> **PROBLEM TO WORK ON**: From the line that contains "content_type: text/plain" to the end of the records below, copy every line exactly. Both the first and last of these lines count.

> **SOURCE RECORDS**:
☆ ☆ ☆ ☆ ☆ ☆ ☆

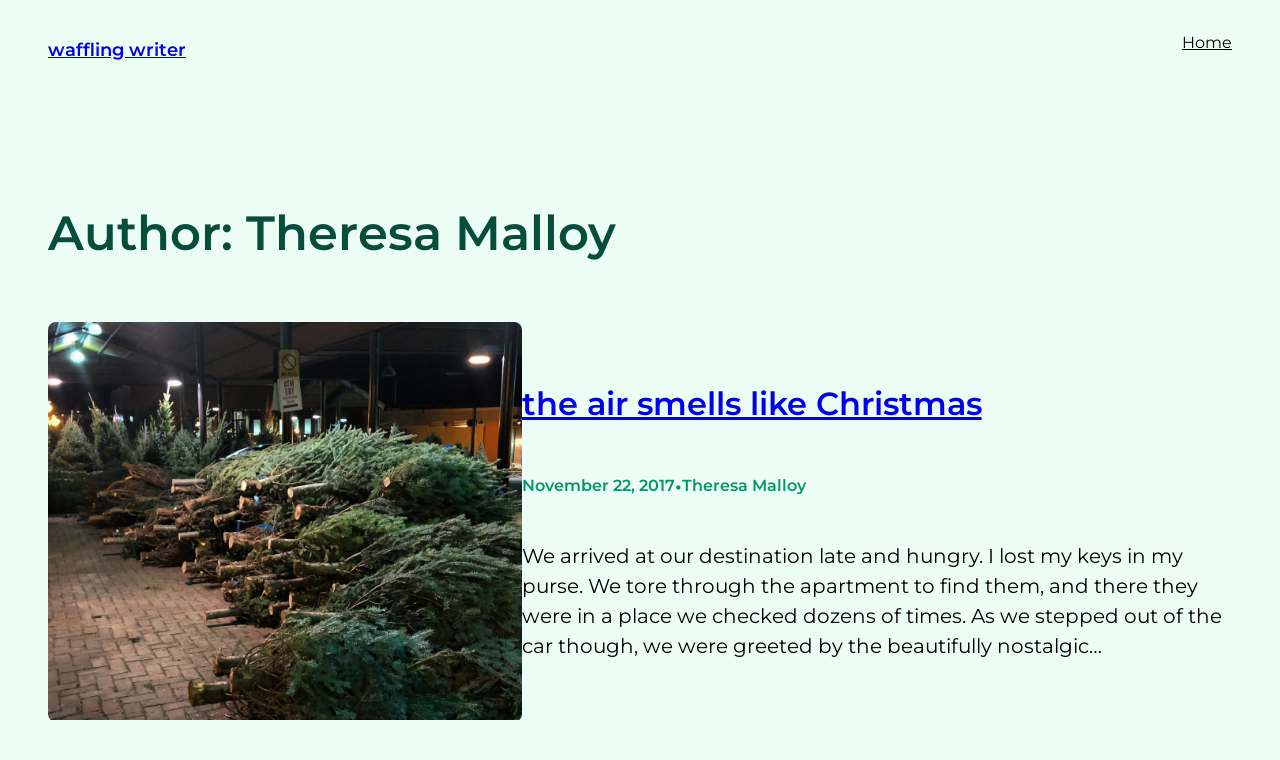

--- FILE ---
content_type: text/plain
request_url: https://www.google-analytics.com/j/collect?v=1&_v=j102&a=559256215&t=pageview&_s=1&dl=https%3A%2F%2Fwafflingwriter.com%2Fauthor%2Ftjmalloy%2F&ul=en-us%40posix&dt=Theresa%20Malloy%20%E2%80%93%20waffling%20writer&sr=1280x720&vp=1280x720&_u=IEBAAEABAAAAACAAI~&jid=1721246604&gjid=123229569&cid=1665265248.1769356089&tid=UA-89117691-1&_gid=161347588.1769356089&_r=1&_slc=1&z=1992426335
body_size: -286
content:
2,cG-1FHLFJDEXT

☆ ☆ ☆ ☆ ☆ ☆ ☆

> **ANSWER FOR THIS EXERCISE**:
content_type: text/plain
request_url: https://www.google-analytics.com/j/collect?v=1&_v=j102&a=559256215&t=pageview&_s=1&dl=https%3A%2F%2Fwafflingwriter.com%2Fauthor%2Ftjmalloy%2F&ul=en-us%40posix&dt=Theresa%20Malloy%20%E2%80%93%20waffling%20writer&sr=1280x720&vp=1280x720&_u=IEBAAEABAAAAACAAI~&jid=1721246604&gjid=123229569&cid=1665265248.1769356089&tid=UA-89117691-1&_gid=161347588.1769356089&_r=1&_slc=1&z=1992426335
body_size: -286
content:
2,cG-1FHLFJDEXT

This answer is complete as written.